Danish physiologist believes Pogacar and Vingegaard are not doping: "Armstrong and Pantani with EPO would blow them away on long passes"

Jonas Vingegaard and Tadej Pogacar are currently in the midst of the fight to win the Tour de France. On the Danish website Feltet, sports physiologist Nikolai Baastrup, head of the Department of Nutrition at the University of Copenhagen, has conducted an investigation on both cyclists and concluded that they are not doping.

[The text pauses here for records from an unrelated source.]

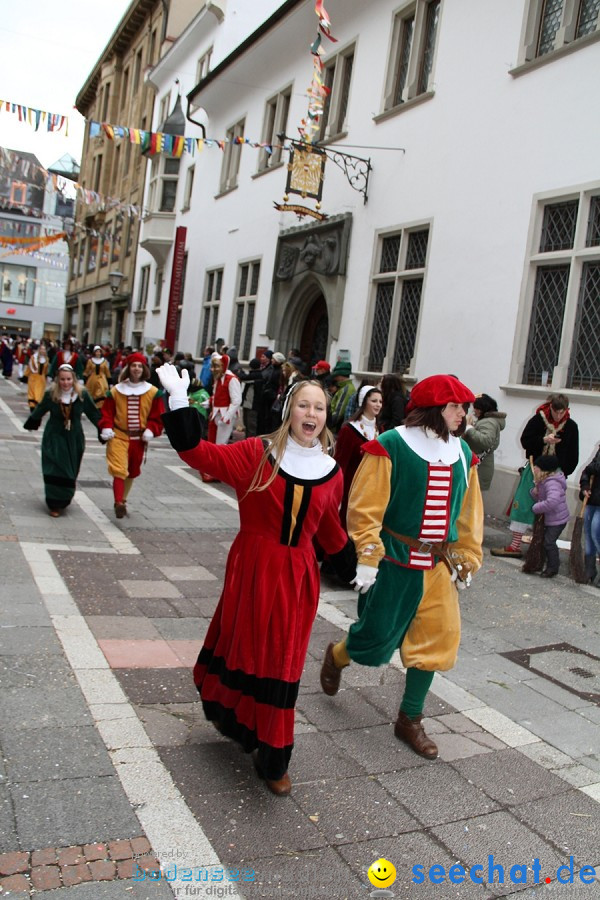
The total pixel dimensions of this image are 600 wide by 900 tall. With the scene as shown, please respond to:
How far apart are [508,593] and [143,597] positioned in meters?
3.20

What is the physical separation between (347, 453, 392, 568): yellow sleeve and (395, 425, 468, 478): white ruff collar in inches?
6.2

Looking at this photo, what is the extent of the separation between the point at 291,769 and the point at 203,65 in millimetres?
26221

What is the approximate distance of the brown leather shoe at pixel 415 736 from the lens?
12.8ft

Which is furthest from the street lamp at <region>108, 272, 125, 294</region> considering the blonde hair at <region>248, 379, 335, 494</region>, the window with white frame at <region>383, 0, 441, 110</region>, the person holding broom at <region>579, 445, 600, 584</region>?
the blonde hair at <region>248, 379, 335, 494</region>

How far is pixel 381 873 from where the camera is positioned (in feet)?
9.55

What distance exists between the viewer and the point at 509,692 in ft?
16.1

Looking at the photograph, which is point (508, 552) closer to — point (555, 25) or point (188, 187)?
point (555, 25)

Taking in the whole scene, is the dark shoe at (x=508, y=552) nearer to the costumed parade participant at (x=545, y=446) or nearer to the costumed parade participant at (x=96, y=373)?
the costumed parade participant at (x=545, y=446)

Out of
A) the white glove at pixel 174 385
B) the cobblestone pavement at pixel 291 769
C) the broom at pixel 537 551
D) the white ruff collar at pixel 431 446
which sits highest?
the white glove at pixel 174 385

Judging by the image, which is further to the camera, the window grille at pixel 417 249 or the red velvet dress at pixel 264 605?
the window grille at pixel 417 249

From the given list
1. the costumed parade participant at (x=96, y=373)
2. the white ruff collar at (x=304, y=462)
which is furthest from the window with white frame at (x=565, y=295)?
the costumed parade participant at (x=96, y=373)

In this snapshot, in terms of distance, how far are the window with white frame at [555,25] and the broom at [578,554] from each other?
226 inches

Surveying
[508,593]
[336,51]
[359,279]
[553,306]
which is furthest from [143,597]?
[336,51]

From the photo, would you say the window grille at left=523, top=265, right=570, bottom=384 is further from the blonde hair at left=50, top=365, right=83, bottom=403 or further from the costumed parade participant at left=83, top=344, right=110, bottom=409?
the costumed parade participant at left=83, top=344, right=110, bottom=409
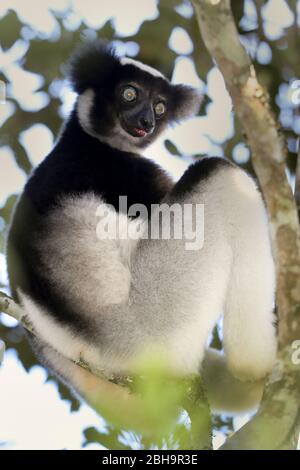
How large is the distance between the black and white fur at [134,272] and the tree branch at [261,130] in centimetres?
104

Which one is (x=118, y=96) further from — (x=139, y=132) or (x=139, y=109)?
(x=139, y=132)

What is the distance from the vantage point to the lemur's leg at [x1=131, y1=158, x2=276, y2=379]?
165 inches

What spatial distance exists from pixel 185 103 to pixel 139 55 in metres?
0.60

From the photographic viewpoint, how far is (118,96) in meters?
5.79

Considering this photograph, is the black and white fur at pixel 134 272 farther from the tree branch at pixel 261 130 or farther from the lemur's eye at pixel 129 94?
the tree branch at pixel 261 130

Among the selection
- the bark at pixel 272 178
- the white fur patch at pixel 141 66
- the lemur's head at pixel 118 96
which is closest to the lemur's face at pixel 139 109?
the lemur's head at pixel 118 96

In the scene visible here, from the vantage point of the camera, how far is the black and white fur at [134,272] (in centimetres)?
422

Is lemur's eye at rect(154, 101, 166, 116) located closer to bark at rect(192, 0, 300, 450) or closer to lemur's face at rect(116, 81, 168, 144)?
lemur's face at rect(116, 81, 168, 144)

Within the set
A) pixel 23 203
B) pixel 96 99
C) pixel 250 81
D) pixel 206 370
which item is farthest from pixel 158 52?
pixel 250 81

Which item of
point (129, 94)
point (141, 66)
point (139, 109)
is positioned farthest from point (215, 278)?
point (141, 66)

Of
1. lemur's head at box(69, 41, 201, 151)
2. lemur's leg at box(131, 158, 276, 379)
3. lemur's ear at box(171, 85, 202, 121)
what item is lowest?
lemur's leg at box(131, 158, 276, 379)

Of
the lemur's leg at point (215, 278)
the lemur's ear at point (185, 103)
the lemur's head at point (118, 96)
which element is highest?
the lemur's head at point (118, 96)

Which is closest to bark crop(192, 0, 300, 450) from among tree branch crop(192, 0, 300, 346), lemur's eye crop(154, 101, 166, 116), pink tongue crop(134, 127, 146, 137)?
tree branch crop(192, 0, 300, 346)

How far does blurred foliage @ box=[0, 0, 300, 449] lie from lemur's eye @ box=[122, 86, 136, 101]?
1.53 ft
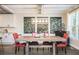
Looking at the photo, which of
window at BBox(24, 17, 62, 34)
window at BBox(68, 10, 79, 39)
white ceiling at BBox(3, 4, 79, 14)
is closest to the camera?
white ceiling at BBox(3, 4, 79, 14)

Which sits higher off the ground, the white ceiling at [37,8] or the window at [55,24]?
the white ceiling at [37,8]

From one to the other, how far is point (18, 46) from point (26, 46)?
245mm

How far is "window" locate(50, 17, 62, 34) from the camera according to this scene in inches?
168

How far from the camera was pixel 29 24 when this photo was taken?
4328 millimetres

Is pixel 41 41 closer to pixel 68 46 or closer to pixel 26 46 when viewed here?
pixel 26 46

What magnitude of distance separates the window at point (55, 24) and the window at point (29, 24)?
0.45 metres

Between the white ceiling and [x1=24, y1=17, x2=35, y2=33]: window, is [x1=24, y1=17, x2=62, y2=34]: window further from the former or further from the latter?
the white ceiling

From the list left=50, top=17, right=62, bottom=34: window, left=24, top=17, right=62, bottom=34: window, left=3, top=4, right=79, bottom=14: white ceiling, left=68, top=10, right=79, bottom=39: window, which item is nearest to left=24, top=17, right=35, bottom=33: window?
left=24, top=17, right=62, bottom=34: window

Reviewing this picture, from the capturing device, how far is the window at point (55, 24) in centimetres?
427

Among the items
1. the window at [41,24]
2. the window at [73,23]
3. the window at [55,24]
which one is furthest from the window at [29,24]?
the window at [73,23]

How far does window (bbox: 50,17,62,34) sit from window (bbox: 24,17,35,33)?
0.45 m

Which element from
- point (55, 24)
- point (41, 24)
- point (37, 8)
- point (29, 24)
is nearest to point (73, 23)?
point (55, 24)

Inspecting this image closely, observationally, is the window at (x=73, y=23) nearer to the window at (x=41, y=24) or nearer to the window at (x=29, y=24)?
the window at (x=41, y=24)
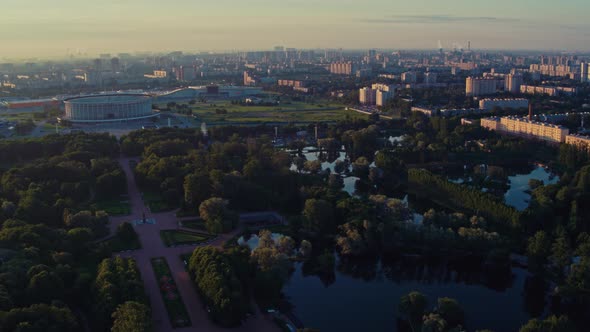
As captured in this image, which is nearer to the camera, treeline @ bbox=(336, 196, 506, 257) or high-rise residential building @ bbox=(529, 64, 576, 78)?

In fact, he wanted to compare their performance with that of Lance Armstrong and Marco Pantani, giving a curious opinion.

"I have analyzed his training data, stress tests, medical analysis and much more data from the last few years and there is something that allows me to give enormous credibility to his performances and that is that he has had a stable sporting development, his achievements have not been something that comes out of the blue, overnight as happened in the times of the free epo bar and blood transfusions," commented the Dane about Vingegaard in statements translated by the Diario del Triatlón.

The Nordic physiologist explained why he believes Vingegaard does not dope: "I have noticed that his performances seem to be stable and that is positive. It substantiates the story that it happens naturally. What we saw in the old days with doping was some obvious fluctuations in performance. One day people were flying over mountain tops and the next day they couldn't keep up. We don't really see that anymore. On the surface it looks reliable."

Putting Armstrong and Pantani on the same level, something that has not been proven, Baastrup said that the doped American and Italian would destroy Pogacar and Vingegaard on long climbs:

"Vingegaard and Pogacar are very powerful on short climbs but Armstrong and Pantani with EPO or transfusions would blow them away on long passes, and more so with today's training, because that doping allowed them to delay fatigue and hold on longer in terms of high power. That doesn't happen now when the climbs are very long."

The Dane concludes by stating that if there is doping today it would be less aggressive than two or three decades ago: "If there is anyone doing something illegal today it would be at a much lower level than 20 or 30 years ago. What Pogacar and Vingegaard are achieving is within the parameters that human beings can achieve in a natural way even if you see very high levels of watts/kilo."